There's Only One Sun Made in: China, USA Language: French, Russian Director: Wong Kar Wai Starring: Amelie Daure, Gianpaolo Lupori, Stefan Morawietz Year: 2007
Synopsis: In an abstract, futuristic world full of psychadelic neon lights, a covert operative by the name of Agent 006 (Amelie Daure) is sent to eliminate a mysterious nemesis known only as "The Light" (Gianpaolo Lupori).
Because "The Light" is paranoid at the prospect of someone recognizing his face, 006 is temporarily and voluntarily blinded before setting off on her mission.
She is guided by a special sensor that will help her track down the mysterious "Light," but a personal connection and with the enemy himself may jeopardize the entire operation...
At least, that's what I think the film is about...
The Good: Like many previous feature-length films directed by Wong Kar Wai, There's Only One Sun is visually rich. Moving at a slow, methodical pace, the story is emotional and full of subtleties.
Nothing is stated directly. Most of the story's crucial elements are conveyed via imagery, and dialogue that only hints at the bigger plot points.
Amelie Daure, the protagonist, is a strong presence and is well suited to Wong's vision. The dialogue being in French and Russian is an intriguing element, as is the science-fiction backdrop.
In a very short amount of time (less than nine minutes), Wong Kar Wai definitely creates a rich, emotionally intense short story that has the emotional heaviness of his full length films.

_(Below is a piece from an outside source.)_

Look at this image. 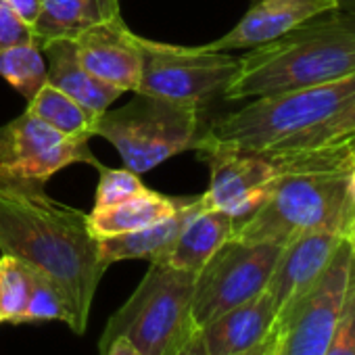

The Bad: As an ad for the Aurea flat-screen HD TV by Philips, I'm not sure how successful There's Only One Sun was in boosting sales.
It comes across much more as an art film than a commercial. Although it's a fine aesthetic presentation, it might be a harder sell among those interested in buying an HD TV for more prosaic fare.
Who would like this movie: There's Only One Sun is for you if you like foreign films, foreign languages, artsy stuff, and if you're a fan of Wong Kar Wai. You can watch it right here on this page too.
Produced by Anonymous Content, which was behind the slick BMW short films, which you should also check out. Wong directed one of those as well, entitled The Follow.